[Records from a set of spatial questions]
-----

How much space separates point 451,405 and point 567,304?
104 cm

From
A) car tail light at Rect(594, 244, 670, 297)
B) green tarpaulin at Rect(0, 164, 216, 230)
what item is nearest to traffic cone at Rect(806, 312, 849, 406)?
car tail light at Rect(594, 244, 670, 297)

-----

**EXERCISE GOAL:** Copy the listing above word for word, keeping every line and its order unchanged.

**RESPONSE TO THE EXERCISE:**
How much space separates point 451,405 and point 567,304?
104 cm

From
A) car tail light at Rect(594, 244, 670, 297)
B) green tarpaulin at Rect(0, 164, 216, 230)
what item is nearest to traffic cone at Rect(806, 312, 849, 406)?
car tail light at Rect(594, 244, 670, 297)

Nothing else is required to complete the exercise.